WORK REQUIRED:
Continue the passage on Intel's processor branding from its final sentence, in the same expository style.

In 1998 Intel decided that it needed to participate in the market for mid-range and higher servers and workstations. To address this market, Intel developed features that allowed four or eight processors to be linked to supply the power needed for these higher-end machines. A branding issue then arose. On one hand, the Pentium brand was strongly associated with lower-end personal computers for homes as well as businesses, and as such it would not be regarded as suitable for servers and workstations. On the other hand, the market would not support developing yet another standalone brand alongside Intel Inside and Pentium. The solution was to introduce a subbrand, the Pentium II Xeon. The subbrand distanced the new microprocessor enough from Pentium to make it palatable for the higher-end users. It had the secondary advantage of enhancing the Pentium brand. Another practical consideration was that the use of the Xeon name by itself had some trademark complications that disappeared when it was merged with the Pentium II name.

In 1999 another problem -- or opportunity -- emerged. As the PC market matured, a value segment emerged, led by some Intel competitors eager to find a niche and willing to undercut the price points of the premium microprocessor business. Intel needed to compete in this market, if only defensively, but using the Pentium brand (even with a subbrand) would have been extremely risky. The solution was a stand-alone brand, Celeron, that was not directly linked to Pentium (as Figure 1-1 shows). The brand-building budget, like that of many value brands, was minimal: the target market found the brand, rather than the other way around.

A decision was made to link the Celeron to Intel Inside, so there was an indirect link to Pentium. The trade-off was the need for the Intel endorsement to provide credibility to Celeron, versus the need to protect the Pentium brand from the image tarnishment of the lower-end entry.

In 2001, the Intel Xeon processor was introduced with the logo shown in Figure 1-1. Several factors combined to allow the subbrand to step out from behind the Pentium brand. Technological advances such as NetBurst architecture rather dramatically improved the processor's power, and now that the Xeon brand had been established it was thus more feasible to support it as a stand-alone brand (the initial trademark issues over the use of the brand name had been resolved). Finally, the target market became even more important to Intel, and having a brand devoted to it became a strategic imperative.

DATA EXTRACT:
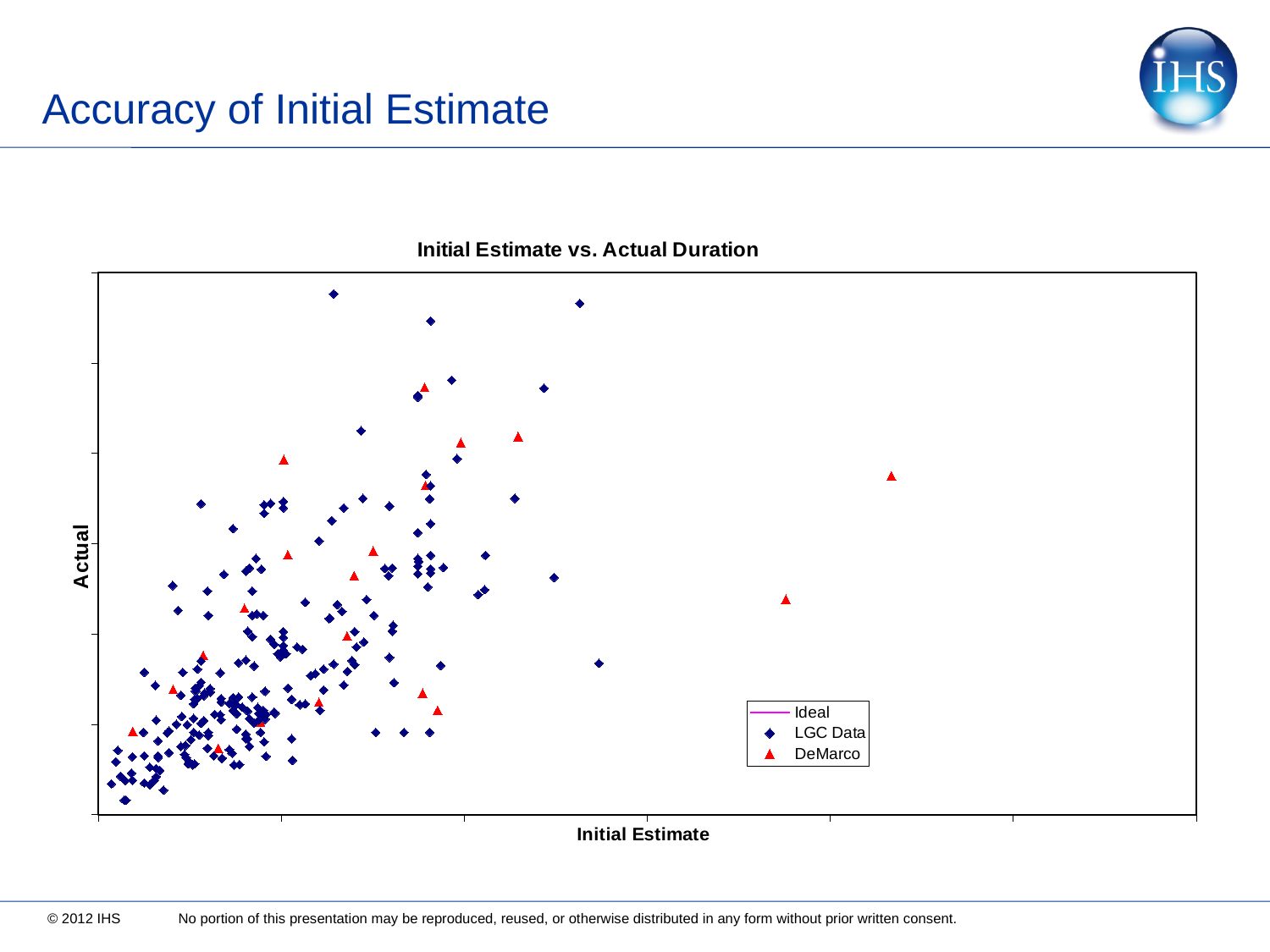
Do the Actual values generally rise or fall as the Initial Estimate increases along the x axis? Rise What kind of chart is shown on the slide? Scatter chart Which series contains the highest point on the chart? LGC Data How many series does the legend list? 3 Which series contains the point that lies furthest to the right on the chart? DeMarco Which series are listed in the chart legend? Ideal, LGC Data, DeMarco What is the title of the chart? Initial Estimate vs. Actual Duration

WRITTEN ANSWER:
That same year, the Itanium processor was introduced as a successor to the Pentium series. Why not call it the Pentium 5? The processor had been built from the ground up with an entirely new architecture, with 64-bit power (as opposed to the 32-bit Pentiums) based on a branded design termed Explicitly Parallel Instruction Computing (EPIC). Capable of delivering a new level of performance for high-end enterprise-class servers, a new name was needed to signal that this processor was qualitatively different than the Pentium. The logo for the second generation of Itanium is shown in Figure 1-1.

In 2003, Intel introduced the Intel Centrino mobile technology, which provided laptops with enhanced performance, extended battery life, integrated wireless connectivity, and thinner, lighter designs. Its promise is to fundamentally affect personal lifestyles and business productively by enabling people to unconnect, to "Unwire Your Life." The new Centrino logo (shown in Figure 1-1) reflects the Intel vision of the convergence of communication and computing, and it also represented a new approach to product development. Rather than simply pushing the performance envelope, for this product Intel responded to real customer needs as determined by market research.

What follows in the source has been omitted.